Dans son appel à soumissions, le CRTC a soulevé la possibilité que tout mécanisme de blocage puisse bloquer des adresses IP ou des serveurs qu’il ne devrait pas, empêchant potentiellement l’accès à un service légitime. Allarco est convaincu que si des dispositifs pirates étaient ciblés, il n’y aurait pas de blocage excessif.
La société affirme qu’elle fournirait des preuves d’experts indépendants selon lesquelles les adresses IP à bloquer transmettent des logiciels malveillants ou facilitent la distribution de contenu vidéo piraté.
«Étant donné que les appareils pirates sont généralement des appareils à usage unique, nous ne prévoyons pas de situations dans lesquelles le consommateur est empêché de mener des activités licites, sur ses autres appareils de streaming (légaux) (par exemple Roku, AppleTV, Amazon FireTV) chez lui ou bureaux, ou avoir un impact sur leur capacité à utiliser leurs ordinateurs, tablettes ou téléphones portables à des fins telles que la navigation sur le Web, le courrier électronique, les vidéoconférences, etc. », ajoute Allarco.

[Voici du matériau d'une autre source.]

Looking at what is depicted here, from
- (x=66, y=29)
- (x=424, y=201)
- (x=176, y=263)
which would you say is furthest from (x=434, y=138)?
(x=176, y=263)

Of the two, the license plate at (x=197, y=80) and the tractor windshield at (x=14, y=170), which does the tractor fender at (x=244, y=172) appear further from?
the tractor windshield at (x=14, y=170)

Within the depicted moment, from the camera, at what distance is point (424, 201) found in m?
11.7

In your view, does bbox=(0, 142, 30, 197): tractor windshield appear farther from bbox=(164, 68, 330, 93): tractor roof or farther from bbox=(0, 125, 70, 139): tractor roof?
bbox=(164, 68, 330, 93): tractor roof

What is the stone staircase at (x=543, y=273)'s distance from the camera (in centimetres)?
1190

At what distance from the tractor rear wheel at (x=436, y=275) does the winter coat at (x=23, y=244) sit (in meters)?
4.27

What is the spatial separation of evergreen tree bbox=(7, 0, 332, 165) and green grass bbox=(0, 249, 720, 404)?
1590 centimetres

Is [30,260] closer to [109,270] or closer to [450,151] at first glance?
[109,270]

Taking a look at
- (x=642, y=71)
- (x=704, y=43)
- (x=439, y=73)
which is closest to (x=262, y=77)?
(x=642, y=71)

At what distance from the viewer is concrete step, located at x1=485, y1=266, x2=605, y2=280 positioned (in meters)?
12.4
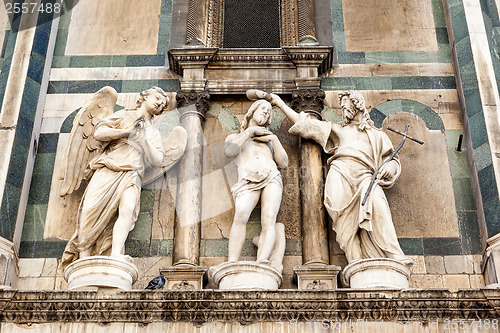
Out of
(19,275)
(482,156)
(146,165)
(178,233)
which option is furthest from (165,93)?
(482,156)

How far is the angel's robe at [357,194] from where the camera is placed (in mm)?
10172

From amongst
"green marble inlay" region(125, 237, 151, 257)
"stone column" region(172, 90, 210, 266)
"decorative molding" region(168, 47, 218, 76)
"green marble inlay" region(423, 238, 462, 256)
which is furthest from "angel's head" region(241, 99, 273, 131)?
"green marble inlay" region(423, 238, 462, 256)

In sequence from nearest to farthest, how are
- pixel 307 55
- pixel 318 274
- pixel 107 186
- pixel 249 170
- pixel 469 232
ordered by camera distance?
pixel 318 274 < pixel 107 186 < pixel 249 170 < pixel 469 232 < pixel 307 55

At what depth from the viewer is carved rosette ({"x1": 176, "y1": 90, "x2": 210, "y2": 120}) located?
460 inches

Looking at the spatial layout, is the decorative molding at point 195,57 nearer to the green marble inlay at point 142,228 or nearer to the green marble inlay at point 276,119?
the green marble inlay at point 276,119

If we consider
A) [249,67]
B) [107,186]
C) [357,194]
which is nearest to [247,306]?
[357,194]

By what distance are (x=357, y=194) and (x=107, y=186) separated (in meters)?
2.83

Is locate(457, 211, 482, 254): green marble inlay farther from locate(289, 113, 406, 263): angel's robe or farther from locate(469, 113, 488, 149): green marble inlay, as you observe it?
locate(289, 113, 406, 263): angel's robe

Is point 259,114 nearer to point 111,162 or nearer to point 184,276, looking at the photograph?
point 111,162

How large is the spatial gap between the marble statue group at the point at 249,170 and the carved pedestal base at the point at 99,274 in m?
0.14

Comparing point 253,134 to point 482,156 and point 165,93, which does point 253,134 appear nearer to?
point 165,93

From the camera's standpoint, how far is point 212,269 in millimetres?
10219

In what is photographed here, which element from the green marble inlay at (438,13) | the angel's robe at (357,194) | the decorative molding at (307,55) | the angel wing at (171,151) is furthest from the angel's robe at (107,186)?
the green marble inlay at (438,13)

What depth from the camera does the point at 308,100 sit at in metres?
11.7
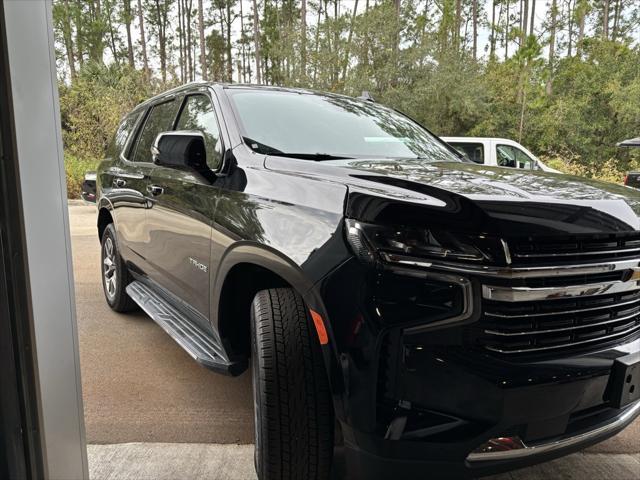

Allarco n’a pas de plan sur la façon dont le blocage pourrait être atteint
La notion selon laquelle les appareils pirates peuvent être effectivement bloqués dans leur intégralité, en particulier sans aucun blocage excessif, semble plus qu’un peu exagérée d’un point de vue technique. Malheureusement, Allarco n’a pas de solutions ou d’idées propres sur la manière d’y parvenir.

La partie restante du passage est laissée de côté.